ElementFY 2024FY 2025
Annual Equity Stock Grant (fair value)$130,000; granted Oct 24, 2023 at $143.04/share; 3-year vest; accrues dividend equivalents; acceleration on retirement/CoC $130,000; granted Oct 24, 2024 at $177.55/share; 3-year vest; accrues dividend equivalents; acceleration on retirement/CoC
MSPP RSUs (if elected)RSUs granted Aug 23, 2024; valued at $120.86/share (25% discount to June 28, 2024 price) RSUs granted Aug 22, 2025; valued at $120.86/share (25% discount to June 30, 2025 price)

Notes:

  • Equity emphasizes long-term alignment; directors must retain at least 50% of awarded shares until meeting ownership guidelines
  • Directors do not receive option awards or performance-based metrics; equity awards are time-based restricted stock/RSUs

Other Directorships & Interlocks

CompanyRoleInterlock/Conflict Notes
Cooper Standard Holdings, Inc.Chairman & CEO; DirectorSXI discloses no related-party transactions since July 1, 2024 (and since July 1, 2023 in prior proxy). No compensation committee interlocks involving SXI executives/directors reported.
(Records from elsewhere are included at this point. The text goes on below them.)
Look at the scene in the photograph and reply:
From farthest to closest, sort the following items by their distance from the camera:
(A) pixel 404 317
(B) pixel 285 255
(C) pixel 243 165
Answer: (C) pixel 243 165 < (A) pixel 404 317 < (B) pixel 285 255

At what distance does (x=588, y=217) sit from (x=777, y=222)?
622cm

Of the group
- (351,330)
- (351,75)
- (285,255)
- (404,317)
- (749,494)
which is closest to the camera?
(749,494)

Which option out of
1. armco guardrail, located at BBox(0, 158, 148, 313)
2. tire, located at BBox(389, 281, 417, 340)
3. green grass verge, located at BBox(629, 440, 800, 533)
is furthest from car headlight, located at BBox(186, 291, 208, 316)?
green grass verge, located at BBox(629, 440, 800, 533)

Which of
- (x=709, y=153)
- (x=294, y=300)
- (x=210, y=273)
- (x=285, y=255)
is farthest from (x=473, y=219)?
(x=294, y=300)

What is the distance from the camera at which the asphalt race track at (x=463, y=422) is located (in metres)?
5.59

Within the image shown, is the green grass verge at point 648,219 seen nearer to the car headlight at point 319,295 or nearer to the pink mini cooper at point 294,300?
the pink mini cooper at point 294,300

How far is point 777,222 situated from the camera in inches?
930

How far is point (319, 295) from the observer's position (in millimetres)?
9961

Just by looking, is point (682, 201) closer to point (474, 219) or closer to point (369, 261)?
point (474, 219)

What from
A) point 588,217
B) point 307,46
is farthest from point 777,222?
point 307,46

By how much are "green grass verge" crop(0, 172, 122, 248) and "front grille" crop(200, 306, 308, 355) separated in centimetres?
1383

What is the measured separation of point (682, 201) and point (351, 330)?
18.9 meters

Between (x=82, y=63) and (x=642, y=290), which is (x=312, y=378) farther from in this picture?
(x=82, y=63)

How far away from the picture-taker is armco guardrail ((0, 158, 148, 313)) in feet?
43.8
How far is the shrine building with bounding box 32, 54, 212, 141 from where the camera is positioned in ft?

Expertise & Qualifications

  • Global manufacturing CEO with operational and growth strategy experience; contributes management acumen, peer practice insights, and guidance on short-/long-term performance strategies

Equity Ownership

MetricFY 2024FY 2025
Common Stock Beneficially Owned (#)13,053; <1% of outstanding 13,785; <1% of outstanding
Unvested Stock/Units (#)3,321 2,935
Director Ownership Guideline5x annual cash retainer; all non-employee directors compliant as of year-end 5x annual cash retainer; all non-employee directors compliant as of year-end
Hedging/PledgingProhibited; no director engaged in prohibited transactions Prohibited; no director engaged in prohibited transactions

Insider Trades

ItemFY 2024FY 2025
Section 16(a) filings timely?Yes (no delinquencies reported) Yes (no delinquencies reported)

Note: The proxy does not enumerate Form 4 transactions. If you want current Form 4 trade-level detail, I can retrieve it via the insider-trades skill.

Governance Assessment

  • Strengths: Independent director with deep operating expertise; consistent committee engagement (Compensation, N&CG); compliant with anti-hedge/pledge and ownership policies; no related-party transactions reported; strong shareholder support on say-on-pay (99.1% approval at 2024 annual meeting; 98.5% at 2023), indicating broad confidence in compensation governance.
  • Compensation structure: Stable year-over-year director pay for Edwards (cash fees $82,500; equity $130,000); equity is time-based and vests over three years; no meeting fees or perquisites, aligning with governance best practices.
  • Committee effectiveness: Compensation Committee met 5 times in FY 2025; all members independent; uses independent consultant (Meridian) and peer benchmarking; director compensation reviewed biannually; FY 2024 increased equity grant to $130,000; no changes in FY 2025.
  • Attendance & engagement: Each director attended at least 75% of board/committee meetings in FY 2024 and FY 2025; board leadership provides regular executive sessions.
  • Potential conflicts: Edwards’ concurrent Chairman/CEO role at Cooper Standard increases external responsibilities; however, SXI reports no related-party transactions and maintains stringent conflict and anti-hedging/pledging policies. Monitor for any future transactional overlap or pledging activity.

RED FLAGS

  • None disclosed: No related-party transactions; no Section 16(a) delinquencies; no hedging/pledging; no perquisites/meeting fees for directors. Continue monitoring for any future interlocks or transactional relationships with Cooper Standard.